Как вспомню "котенка", так дрожь отвращения снова прокатывается по телу. Еще вспоминаю, как в детстве обижалась на папу, когда он шутил, отвечая на мой вопрос, с чем пирожки, испеченные мамой.
— С котятами! — хохотал отец, чрезвычайно довольный шуткой, которая своей жестокостью доводила маленькую Нину до настоящих слез.
Мысленно пожелав Холодильнику на завтрак пирожки с котятами, ползу в ванную.
Сегодня я выбрала платье-мундир песочного цвета. Отразившись в зеркальной двери шкафа в
Ровно в одиннадцать стучу в дверь кабинета Хозяина. Меня встречает счастливая Светлана Кирилловна в чудесном сливочно-кремовом брючном костюме и суровый Холодильник с мертвым, пустым взглядом.
— Нина Сергеевна! Помните, мы с вами и Дмитрием Георгиевичем договаривались, что я закажу в вашем агентстве детский праздник для племянницы? — буквально бросается мне навстречу Светлана.
— Здравствуйте! — улыбаюсь я. Чёрт! Горло болит всё сильнее, даже слюну трудно сглатывать. — Конечно, я помню.
— Ой! Здравствуйте, Нина! Извините, — смущается Светлана. — Саша… Александр Юрьевич сказал, что договариваться надо напрямую с вами.
— У вас есть какие-то идеи? — спрашиваю я, подчинившись приглашающему жесту Холодильника и сев за стол. — Сроки?
— У Машки день рождения через две недели после праздника Восьмое марта, — сообщает Светлана.
— Хотелось бы поговорить с ее родителями или с вами, чтобы понимать, что нравится и не нравится девочке, — осторожно говорю я, боясь попасть впросак, как тогда с женой Кирилла Ивановича. — И с девочкой обязательно надо познакомиться. Это тоже важно. Мы должны понимать, кому мы делаем праздник.

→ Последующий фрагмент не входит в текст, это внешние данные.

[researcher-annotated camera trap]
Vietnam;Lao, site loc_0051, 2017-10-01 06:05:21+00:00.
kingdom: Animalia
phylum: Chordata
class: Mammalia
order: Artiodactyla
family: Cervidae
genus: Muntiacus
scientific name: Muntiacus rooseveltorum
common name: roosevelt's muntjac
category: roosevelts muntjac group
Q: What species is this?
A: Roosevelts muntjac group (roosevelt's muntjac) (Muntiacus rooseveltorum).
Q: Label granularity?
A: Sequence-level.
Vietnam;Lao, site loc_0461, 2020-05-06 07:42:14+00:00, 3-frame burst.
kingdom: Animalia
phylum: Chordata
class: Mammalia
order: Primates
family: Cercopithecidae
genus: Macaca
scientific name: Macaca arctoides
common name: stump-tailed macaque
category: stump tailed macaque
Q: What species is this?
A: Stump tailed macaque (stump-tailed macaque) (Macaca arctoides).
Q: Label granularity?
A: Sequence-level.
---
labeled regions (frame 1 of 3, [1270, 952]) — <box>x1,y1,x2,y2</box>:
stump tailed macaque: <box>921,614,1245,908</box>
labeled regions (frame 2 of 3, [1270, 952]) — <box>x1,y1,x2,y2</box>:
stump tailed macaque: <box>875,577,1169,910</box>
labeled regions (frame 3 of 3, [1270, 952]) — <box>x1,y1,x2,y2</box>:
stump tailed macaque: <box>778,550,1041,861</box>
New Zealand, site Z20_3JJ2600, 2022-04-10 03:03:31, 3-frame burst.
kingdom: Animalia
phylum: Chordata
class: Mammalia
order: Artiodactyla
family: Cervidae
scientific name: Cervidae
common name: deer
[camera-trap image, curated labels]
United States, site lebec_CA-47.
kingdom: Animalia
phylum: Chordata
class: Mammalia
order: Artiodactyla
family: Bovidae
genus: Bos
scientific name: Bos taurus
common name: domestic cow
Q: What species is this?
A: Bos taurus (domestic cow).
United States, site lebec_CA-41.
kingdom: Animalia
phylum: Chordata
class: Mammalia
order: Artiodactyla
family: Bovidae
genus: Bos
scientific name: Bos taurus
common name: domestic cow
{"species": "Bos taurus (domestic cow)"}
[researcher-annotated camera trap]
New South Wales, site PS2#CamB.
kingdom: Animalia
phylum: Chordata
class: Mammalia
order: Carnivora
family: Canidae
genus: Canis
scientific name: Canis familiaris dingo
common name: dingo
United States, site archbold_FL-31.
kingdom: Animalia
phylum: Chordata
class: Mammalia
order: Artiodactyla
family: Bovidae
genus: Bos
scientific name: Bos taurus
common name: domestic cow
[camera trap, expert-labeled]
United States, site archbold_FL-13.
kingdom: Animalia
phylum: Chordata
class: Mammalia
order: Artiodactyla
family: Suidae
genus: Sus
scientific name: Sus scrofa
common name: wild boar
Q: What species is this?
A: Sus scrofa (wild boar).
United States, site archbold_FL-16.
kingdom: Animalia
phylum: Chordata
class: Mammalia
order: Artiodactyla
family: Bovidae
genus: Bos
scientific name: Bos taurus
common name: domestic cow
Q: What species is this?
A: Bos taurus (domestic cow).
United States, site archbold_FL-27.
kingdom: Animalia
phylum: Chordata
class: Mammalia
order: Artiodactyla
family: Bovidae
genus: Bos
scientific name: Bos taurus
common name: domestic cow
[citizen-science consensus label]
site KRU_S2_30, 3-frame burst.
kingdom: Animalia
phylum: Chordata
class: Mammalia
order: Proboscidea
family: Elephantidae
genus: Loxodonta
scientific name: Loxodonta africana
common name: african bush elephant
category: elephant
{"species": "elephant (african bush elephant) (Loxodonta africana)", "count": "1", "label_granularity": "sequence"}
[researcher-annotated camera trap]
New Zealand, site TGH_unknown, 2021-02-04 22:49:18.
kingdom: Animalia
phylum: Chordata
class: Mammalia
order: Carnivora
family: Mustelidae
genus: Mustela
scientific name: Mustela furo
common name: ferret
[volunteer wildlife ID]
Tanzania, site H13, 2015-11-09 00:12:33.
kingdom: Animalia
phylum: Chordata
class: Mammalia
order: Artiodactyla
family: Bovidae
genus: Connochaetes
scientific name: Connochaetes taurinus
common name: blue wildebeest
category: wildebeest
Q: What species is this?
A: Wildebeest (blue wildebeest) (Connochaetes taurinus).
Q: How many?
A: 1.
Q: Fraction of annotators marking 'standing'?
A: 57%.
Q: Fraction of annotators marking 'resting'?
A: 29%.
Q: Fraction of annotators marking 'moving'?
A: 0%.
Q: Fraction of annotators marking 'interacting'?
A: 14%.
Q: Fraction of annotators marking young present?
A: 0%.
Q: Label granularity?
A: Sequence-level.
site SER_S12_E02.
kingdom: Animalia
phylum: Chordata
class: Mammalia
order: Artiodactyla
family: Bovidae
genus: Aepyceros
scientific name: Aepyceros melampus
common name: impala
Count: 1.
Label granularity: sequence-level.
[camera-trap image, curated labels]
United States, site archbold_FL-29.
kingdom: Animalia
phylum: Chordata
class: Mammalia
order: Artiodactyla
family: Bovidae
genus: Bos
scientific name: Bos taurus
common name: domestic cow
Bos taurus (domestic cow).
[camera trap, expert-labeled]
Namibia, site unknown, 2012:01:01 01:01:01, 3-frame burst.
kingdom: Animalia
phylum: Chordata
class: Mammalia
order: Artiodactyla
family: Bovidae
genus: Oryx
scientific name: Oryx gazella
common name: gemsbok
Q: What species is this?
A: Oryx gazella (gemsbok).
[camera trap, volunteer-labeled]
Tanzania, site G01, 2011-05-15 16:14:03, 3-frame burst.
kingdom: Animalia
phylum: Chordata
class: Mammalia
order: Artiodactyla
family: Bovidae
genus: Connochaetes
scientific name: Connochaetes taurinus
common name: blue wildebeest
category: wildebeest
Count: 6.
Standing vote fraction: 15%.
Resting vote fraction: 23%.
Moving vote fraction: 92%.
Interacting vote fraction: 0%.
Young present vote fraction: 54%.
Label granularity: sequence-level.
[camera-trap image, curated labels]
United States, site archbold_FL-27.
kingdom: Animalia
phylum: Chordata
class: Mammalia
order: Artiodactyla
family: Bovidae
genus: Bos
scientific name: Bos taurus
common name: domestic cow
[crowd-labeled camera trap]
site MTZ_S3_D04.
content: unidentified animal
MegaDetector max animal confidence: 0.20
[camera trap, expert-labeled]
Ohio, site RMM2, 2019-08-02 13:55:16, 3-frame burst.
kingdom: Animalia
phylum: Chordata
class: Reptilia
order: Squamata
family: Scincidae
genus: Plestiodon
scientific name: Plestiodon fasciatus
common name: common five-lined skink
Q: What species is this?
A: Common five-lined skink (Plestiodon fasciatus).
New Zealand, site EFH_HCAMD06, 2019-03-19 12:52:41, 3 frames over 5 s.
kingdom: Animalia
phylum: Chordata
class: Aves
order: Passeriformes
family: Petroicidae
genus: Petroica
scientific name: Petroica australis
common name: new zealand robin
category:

— Машка здесь! — голубые глаза Светланы с восторгом смотрят на жениха. — Она с дедом, моим папой, внизу, возле этой замечательной доброй старушки. Они скоро поднимутся.
Звук остановившегося лифта слышен и в кабинете. В раскрытую Николаем дверь заходит Кирилл Иванович с огромным букетом белых роз. Штук тридцать, не меньше. Рядом с ним маленькая девочка трех-четырех лет в милом голубом пальтишке, шляпке и высоких шнурованных ботиночках. Нежно-голубые глаза девочки Маши очень напоминают глаза ее тети, Светланы Кирилловны.
— Нина Сергеевна! Это наше извинение за то, что беспокоим вас в воскресенье! — Кирилл Иванович протягивает мне роскошный букет.
— Что вы! — отказываюсь я. — Это лишнее. Работа есть работа. Я понимаю, что профиль у нашего агентства необычный и привыкла работать в выходные.
— Я настаиваю! — действительно настаивает будущий тесть Холодильника.
Сам же Холодильник больше похож на свежемороженую рыбу. Вроде и выглядит неплохо, но надо посмотреть еще цвет жабр, чтобы убедиться, что он свежий.
— Шаша! — радостно визжит маленькая Маша и, распахнув ручонки, несется навстречу Холодильнику.
Выражение лица его мгновенно меняется: он широко улыбается той самой мальчишеской улыбкой, которая выворачивает мою душу наизнанку. Как такая улыбка может принадлежать такому отъявленному негодяю? Обманщику невест, соблазнителю арт-директоров и любителю пирожков с котятами?